Sorry for being dumb, but where is the mapper ROC page?
http://lh3lh3.users.sourceforge.net/alnROC.shtml
Thanks brentp!!
Hi lh3, can you add the parameters used for each tool and a description of your inputs (and how you generated them)? This would help a great deal with reproducing your tests.
One comment to segemehl: was the -H option set to 0? (-H, --hitstrategy report only best scoring hits (=1) or all (=0) (default:1))
What about adding STAR?
Well, there are just so many mappers. I am sure if you go through the 40-ish papers, you will find more mappers that are claimed to find all k-mismatch/k-difference hits. It is hard to cover them all. My initial goal is to focus on the most popular mappers. Gem is actually not very popular right now, but I think it has a great potential.
You mention that segemehl has "several" practical concerns with most of its functionality covered by other mappers. Can you please go into some more detail?

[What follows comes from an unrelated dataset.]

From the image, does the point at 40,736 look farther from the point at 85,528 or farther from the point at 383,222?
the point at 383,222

EDIT: in short, segemehl: 1) requires too much memory; 2) is very inconvenient to run if we separate the genome for a smaller memory footprint; 3) does not output the best alignment with a proper mapping quality, which is required by many variant callers.
The huge memory footprint of segemehl is actually the main drawback (that's not new). But most collaborators I work with have machines with more than 50 GB of main memory. Actually, I think that main memory is no longer a problem nowadays. At least for big institutes. Nevertheless, you are completely right. The needed memory is huge and segemehl is not a good choice to run on your personal computer. When reading your practical concerns (splitting the genome to chromosomes), I'm absolutely with you. Don't use segemehl like that... you WILL go nuts.
Will 64GB be enough? I read from the segemehl manual that you need 6GB for chromosome 1. That is 1/10 of the human genome. In that trend you would need 60GB for segemehl. With disk cache and a couple of other GB jobs on the machine, 64GB might sound pushing the limit.
But despite the memory problem, why would you not recommend segemehl for Illumina reads? That is actually a strong assertion, so please explain!
It does not produce SAM containing the best alignments with proper mapping quality. This is the typical input for most variant callers. For a mapper using heuristics, it is non-trivial to derive good mapping quality. In addition, requiring 50GB memory alone is a problem big enough for me to discourage its uses. Not every lab can access those huge memory machines. At the same time, the biggest few institutes use huge clusters, with each computing node accessible to limited shared memory. I would not recommend something that use unnecessary memory for results achievable by many other mappers.
Did you test Mosaik?
This was a while ago, but if people are still interested in this question, try vmatch. It's a general-purpose aligner that can handle this situation for both hamming and edit distance.